Comics

Back To The Comics- Charles Burns

Best known for his freaky disturbing portraits of serial killers, monsters, Devils, and one particularly close to my heart of Elvis sweating in Hades, Charles Burns is one of those comic book artists that I don’t find embarrassing at all. His work has turned up in the New Yorker, on cola cans, and you might recall Dogboy from Mtv’s Liquid Television, if you remember that. If you saw ever saw anything he touched, it’s unlikely that you forgot it.

With such an emphasis on the grotesque and the strange, you might not expect that the guy would have a cohesive, human story in him. He certainly does. Black Hole is about high school kids in the seventies who are suffering a sexually transmitted disease that leaves each of them disfigured.
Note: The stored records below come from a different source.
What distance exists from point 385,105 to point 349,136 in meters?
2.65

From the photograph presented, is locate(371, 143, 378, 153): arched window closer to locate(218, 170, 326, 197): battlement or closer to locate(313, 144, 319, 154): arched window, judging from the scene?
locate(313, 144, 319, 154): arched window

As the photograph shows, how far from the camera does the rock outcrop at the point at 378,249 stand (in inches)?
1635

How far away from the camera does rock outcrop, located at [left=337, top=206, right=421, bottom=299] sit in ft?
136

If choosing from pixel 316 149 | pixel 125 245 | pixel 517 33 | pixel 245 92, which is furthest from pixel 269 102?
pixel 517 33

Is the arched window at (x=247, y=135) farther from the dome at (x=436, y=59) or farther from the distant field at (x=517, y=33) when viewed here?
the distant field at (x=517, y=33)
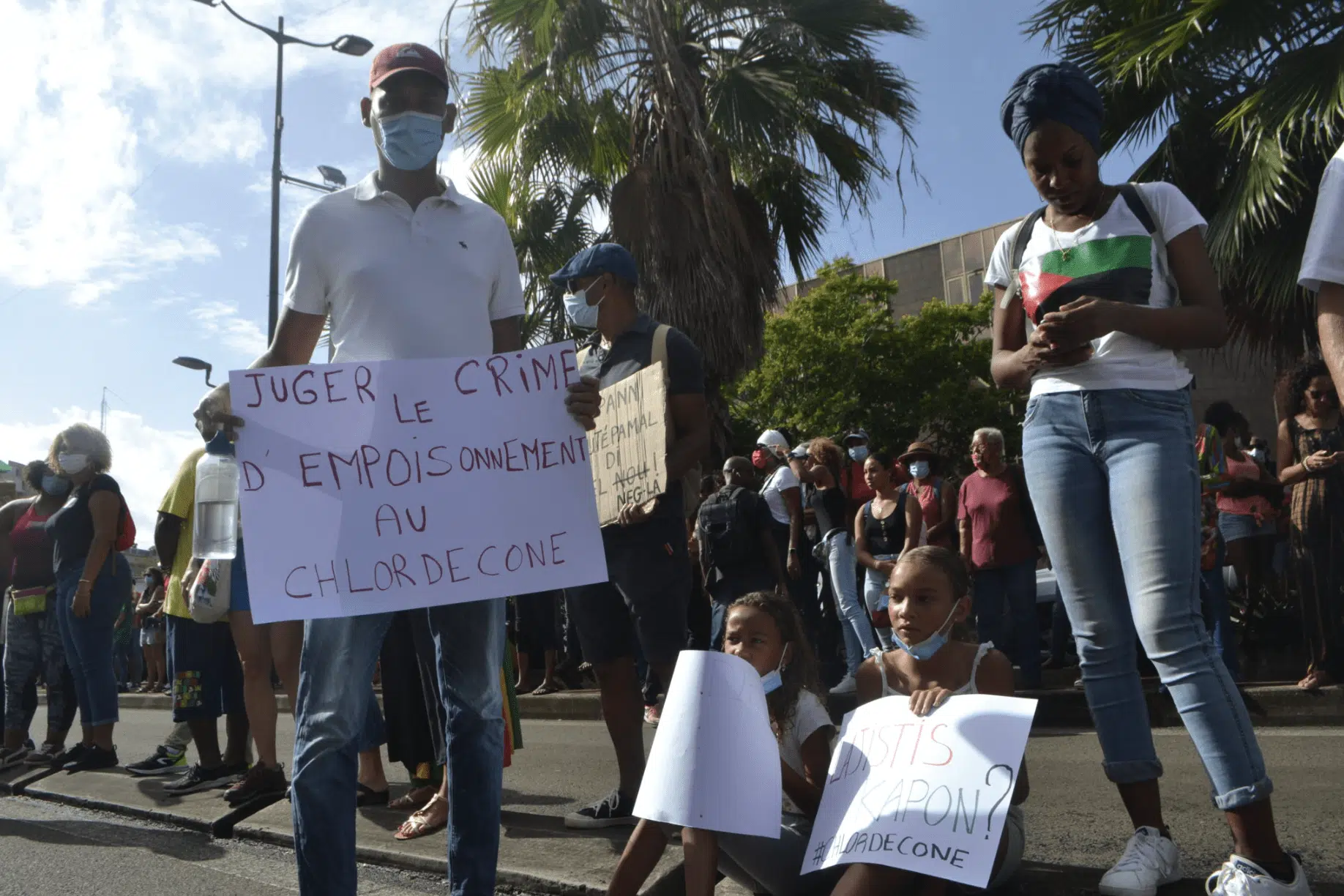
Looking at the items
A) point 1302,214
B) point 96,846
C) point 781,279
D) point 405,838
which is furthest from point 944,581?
point 781,279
An allegory for the loss of innocence both personally and on the horizon culturally, as the free love culture between the pill and AIDS would soon be over.
Cinematic and thrilling. Two words you don’t normally find in reviews of “alternative comics,” but Burns did it here. It’s the kind of thing that burns into your memory and will never leave. These characters will not leave you alone until you finish the book, every short chapter at a time, until you see who pays for their sins and who makes it out. And it certainly delivers. You should buy it, read it, and study it.I wish I could say that there were more like Burns, but there truly isn’t, and he works slowly and methodically, so there’s not so much out there of his work. Before Black Hole there was Big Baby, since Black Hole there’s X’ed Out, but neither holds the weight of this one book. It will almost certainly be his magnum opus. So start there. Or here, as it were.